NASIHAT Wakil Presiden RI pertama ini terasa tajam sampai relung hati. Mempertegas ketidakjujuran sebagai penyakit diri yang menakutkan. Berbahaya dan kronis.
Begitulah setidaknya yang tergambar pada sejumlah pejabat negara yang – sekarang - kalau tidak mau disebut sejak lama bergelut dengan ketidakjujuran. Bekerja culas. Mengakali kewenangan untuk mendapatkan keuntungan pribadi.
Kasus Rafael Alun Trisambodo, eks pejabat Ditjen Pajak Kementerian Keuangan ini menjadi contoh paling terbaru atas perilaku ketidakjujuran.

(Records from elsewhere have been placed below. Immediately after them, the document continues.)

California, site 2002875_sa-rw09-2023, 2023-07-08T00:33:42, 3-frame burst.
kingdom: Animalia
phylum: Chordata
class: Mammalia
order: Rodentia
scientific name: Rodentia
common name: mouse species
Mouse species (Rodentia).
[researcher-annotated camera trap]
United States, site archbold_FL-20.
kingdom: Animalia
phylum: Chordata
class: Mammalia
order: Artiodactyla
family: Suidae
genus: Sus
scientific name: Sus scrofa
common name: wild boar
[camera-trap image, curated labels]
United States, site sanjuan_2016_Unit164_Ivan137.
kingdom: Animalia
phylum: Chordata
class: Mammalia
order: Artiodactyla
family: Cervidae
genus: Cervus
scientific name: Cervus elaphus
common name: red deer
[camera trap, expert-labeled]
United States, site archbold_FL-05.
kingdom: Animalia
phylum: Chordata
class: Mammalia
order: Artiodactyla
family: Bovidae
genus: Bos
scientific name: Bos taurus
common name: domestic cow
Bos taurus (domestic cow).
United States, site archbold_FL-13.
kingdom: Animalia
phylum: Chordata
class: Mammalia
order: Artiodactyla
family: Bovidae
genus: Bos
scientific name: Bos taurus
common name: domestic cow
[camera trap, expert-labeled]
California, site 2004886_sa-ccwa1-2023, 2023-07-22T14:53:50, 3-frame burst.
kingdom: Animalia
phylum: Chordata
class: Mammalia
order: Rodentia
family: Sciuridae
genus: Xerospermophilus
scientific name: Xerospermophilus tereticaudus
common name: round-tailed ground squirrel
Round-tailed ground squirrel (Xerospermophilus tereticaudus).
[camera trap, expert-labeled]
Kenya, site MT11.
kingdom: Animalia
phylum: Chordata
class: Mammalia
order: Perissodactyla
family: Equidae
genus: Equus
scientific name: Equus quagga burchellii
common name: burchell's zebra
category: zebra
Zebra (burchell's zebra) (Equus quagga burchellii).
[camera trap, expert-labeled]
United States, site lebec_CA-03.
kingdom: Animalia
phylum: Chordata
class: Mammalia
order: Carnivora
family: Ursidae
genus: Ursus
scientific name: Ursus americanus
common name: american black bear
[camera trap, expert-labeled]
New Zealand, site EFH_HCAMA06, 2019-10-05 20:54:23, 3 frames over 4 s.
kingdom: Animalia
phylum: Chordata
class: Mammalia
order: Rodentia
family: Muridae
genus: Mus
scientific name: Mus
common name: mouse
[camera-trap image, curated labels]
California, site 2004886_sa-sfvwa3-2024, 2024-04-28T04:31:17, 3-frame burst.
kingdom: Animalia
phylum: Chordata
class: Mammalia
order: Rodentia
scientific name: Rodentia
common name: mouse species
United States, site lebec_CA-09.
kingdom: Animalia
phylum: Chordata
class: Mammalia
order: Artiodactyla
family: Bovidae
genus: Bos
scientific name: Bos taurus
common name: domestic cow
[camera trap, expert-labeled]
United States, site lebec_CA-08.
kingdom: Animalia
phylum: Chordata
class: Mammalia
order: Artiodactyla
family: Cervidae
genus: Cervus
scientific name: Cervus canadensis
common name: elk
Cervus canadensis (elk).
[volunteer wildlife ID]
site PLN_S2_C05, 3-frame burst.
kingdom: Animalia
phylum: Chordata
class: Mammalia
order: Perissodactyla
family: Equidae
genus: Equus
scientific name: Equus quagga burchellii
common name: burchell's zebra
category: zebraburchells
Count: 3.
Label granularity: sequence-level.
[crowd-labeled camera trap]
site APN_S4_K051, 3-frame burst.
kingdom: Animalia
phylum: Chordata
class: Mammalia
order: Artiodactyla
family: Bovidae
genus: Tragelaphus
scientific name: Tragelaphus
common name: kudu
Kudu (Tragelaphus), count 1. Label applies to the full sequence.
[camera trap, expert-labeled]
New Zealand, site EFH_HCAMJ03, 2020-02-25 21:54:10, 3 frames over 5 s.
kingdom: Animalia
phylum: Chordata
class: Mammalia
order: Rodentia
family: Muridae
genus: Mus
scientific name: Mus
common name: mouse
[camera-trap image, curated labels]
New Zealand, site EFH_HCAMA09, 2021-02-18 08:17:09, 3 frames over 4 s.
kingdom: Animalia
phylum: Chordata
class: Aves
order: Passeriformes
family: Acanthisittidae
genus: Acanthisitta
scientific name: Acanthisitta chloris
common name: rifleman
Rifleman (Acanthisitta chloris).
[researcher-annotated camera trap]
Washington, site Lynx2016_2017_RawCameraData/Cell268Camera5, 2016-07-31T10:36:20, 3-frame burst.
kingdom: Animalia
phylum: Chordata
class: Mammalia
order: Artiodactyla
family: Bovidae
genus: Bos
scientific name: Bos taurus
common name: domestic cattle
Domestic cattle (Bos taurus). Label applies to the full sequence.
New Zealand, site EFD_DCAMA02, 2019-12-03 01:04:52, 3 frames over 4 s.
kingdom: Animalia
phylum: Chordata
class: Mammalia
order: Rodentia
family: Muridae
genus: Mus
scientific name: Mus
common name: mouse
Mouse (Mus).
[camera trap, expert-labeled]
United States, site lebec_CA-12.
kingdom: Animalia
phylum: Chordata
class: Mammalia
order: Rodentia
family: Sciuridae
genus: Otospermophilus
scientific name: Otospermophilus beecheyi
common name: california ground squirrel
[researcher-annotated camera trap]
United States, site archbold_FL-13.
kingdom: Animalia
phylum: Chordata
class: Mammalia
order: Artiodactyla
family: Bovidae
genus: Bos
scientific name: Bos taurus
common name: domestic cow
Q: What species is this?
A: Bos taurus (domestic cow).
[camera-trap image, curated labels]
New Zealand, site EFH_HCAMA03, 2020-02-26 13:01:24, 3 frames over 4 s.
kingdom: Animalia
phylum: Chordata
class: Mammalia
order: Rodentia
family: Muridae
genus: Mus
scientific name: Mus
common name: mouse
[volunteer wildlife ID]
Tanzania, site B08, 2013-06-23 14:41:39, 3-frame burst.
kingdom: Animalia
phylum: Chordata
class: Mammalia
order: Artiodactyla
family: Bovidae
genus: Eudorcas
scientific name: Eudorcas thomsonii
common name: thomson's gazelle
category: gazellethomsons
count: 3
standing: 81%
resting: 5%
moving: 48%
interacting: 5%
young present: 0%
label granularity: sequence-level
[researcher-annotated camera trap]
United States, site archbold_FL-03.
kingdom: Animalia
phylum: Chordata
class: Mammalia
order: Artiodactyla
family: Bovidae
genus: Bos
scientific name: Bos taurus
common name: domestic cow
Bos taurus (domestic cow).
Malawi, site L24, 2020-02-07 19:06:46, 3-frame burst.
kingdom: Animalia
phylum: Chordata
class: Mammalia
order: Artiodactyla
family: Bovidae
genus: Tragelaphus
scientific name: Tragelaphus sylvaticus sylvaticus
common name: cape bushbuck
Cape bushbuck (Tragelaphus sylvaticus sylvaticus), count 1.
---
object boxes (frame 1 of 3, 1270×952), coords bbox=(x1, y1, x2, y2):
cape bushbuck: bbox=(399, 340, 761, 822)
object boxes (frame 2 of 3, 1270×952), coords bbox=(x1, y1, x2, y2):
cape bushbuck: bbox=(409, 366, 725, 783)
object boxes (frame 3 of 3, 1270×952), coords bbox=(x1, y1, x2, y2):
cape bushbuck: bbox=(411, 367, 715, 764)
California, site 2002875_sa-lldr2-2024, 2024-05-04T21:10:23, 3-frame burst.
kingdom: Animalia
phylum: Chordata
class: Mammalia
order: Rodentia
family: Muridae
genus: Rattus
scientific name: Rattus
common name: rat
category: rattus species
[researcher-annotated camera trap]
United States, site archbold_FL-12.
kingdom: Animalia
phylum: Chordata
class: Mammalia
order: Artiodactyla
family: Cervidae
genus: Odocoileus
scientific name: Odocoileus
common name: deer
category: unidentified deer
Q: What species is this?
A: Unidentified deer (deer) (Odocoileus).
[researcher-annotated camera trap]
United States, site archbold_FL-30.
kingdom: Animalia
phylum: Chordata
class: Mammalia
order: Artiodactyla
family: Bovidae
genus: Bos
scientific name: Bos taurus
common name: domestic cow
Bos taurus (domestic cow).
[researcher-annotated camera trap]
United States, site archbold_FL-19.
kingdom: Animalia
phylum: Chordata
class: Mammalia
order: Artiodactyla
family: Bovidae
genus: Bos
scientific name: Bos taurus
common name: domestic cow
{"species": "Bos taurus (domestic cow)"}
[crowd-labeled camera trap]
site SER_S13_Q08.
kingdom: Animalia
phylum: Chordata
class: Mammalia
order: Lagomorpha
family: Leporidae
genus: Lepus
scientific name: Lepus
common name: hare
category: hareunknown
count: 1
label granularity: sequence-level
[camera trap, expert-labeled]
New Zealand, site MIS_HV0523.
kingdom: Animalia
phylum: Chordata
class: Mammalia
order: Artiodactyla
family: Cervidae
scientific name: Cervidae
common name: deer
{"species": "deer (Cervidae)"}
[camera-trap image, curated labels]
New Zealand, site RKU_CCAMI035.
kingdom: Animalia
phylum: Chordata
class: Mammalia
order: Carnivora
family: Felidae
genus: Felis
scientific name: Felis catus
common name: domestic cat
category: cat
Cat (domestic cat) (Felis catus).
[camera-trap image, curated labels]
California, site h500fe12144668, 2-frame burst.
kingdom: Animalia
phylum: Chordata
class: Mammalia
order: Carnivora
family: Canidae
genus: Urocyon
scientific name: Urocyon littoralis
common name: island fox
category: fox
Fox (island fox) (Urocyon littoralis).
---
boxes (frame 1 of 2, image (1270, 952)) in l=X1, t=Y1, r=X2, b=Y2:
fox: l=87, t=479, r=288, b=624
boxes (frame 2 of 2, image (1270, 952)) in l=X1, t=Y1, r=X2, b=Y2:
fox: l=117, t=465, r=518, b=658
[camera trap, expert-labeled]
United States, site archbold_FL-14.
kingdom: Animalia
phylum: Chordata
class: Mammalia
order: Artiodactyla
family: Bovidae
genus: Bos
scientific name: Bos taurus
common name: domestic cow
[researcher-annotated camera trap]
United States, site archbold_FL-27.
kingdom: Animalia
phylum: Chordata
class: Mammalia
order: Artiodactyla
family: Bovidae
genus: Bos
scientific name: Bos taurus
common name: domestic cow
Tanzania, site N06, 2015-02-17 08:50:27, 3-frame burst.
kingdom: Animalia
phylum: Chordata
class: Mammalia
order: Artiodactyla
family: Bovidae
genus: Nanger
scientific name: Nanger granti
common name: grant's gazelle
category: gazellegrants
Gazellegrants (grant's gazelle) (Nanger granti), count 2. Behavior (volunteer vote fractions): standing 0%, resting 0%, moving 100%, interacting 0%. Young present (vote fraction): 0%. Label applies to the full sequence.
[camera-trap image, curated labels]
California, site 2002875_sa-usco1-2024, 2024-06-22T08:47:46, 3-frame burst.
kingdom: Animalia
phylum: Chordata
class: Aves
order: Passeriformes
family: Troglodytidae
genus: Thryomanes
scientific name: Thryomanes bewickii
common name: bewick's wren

Rafael sedemikian rupa menyiasati laporan kekayaannya yang tidak sesuai dengan portofolio pendapatan sebagai pejabat pajak.
Walhasil, ia harus mendapat pelakuan pahit. Komisi Antirasuah menetapkannya sebagai tersangka dugaan menerima gratifikasi. Perkaranya masih bergulir.
Laporan harta kekayaan pejabat negara (LHKPN) yang menjadi instrumen pencegahan tindak korupsi, bukanlah barang baru. Dalam sejumlah catatan menunjukan pencegahan tindak korupsi pejabat negara melalui pelaporan harta kekayaan sudah dilakukan sejak 1999.
Kala itu Presiden BJ. Habibie memprakarsai pembentukan Komisi Pemeriksa Kekayaan Penyelengara Negara (KPKPN) melalui Keppres No 81 Tahun 1999. Penekanan lembaga ini pada upaya pencegahan praktik penyelenggara negara dari tindak korupsi.
Kemudian lebih diperluas era Presiden Megawati Soekarnoputri menjadi lembaga Komisi Pemberantasan Korupsi yang bagian tugasnya adalah pencegahan melalui pelaporan kekayaan.
Secara regulasi LHKPN diatur dalam Pasal 7, UU No 19 Tahun 2019 tentang Perubahan Kedua atas Undang-Undang Nomor 30 Tahun 2002 tentang Komisi Pemberantasan Tindak Pidana Korupsi.
Kemudian dioperasionalkan melalui Peraturan Komisi Pemberantasan Korupsi No 2 Tahun 2020 tentang Perubahan Peraturan KPK No 7/2016 tentang Tata Cara Pendaftaran, Pengumuman dan Pemeriksaan Harga kekayaan Penyelenggara Negara.
Berdasarkan regulasi tersebut menjadi jelas bahwa keberadaan LHKPN sebagai produk khusus milik KPK yang digunakan dan dikelola sebagai instrumen pencegahan tindak pidana korupsi. Marwah pencegahan tersebut dituangkan jelas dalam butir Peraturan KPK.
Sayangnya LHKPN yang menjadi instrumen pencegahan tidak dimanfaatkan optimal. Celakanya lagi yang tidak mengoptimalkan data LHKPN adalah lembaganya sendiri, KPK. Tragis.
Praktik LHKPN sudah dilakukan sejak KPK berdiri. Setumpuk data tentang LHKPN pejabat negara sudah pasti tersimpan di KPK.
Namun data itu tidak banyak digunakan sebagai alat pencegahan korupsi. Namun lebih banyak digunakan sebagai pelengkap dugaan korupsi atas pejabat bersangkutan.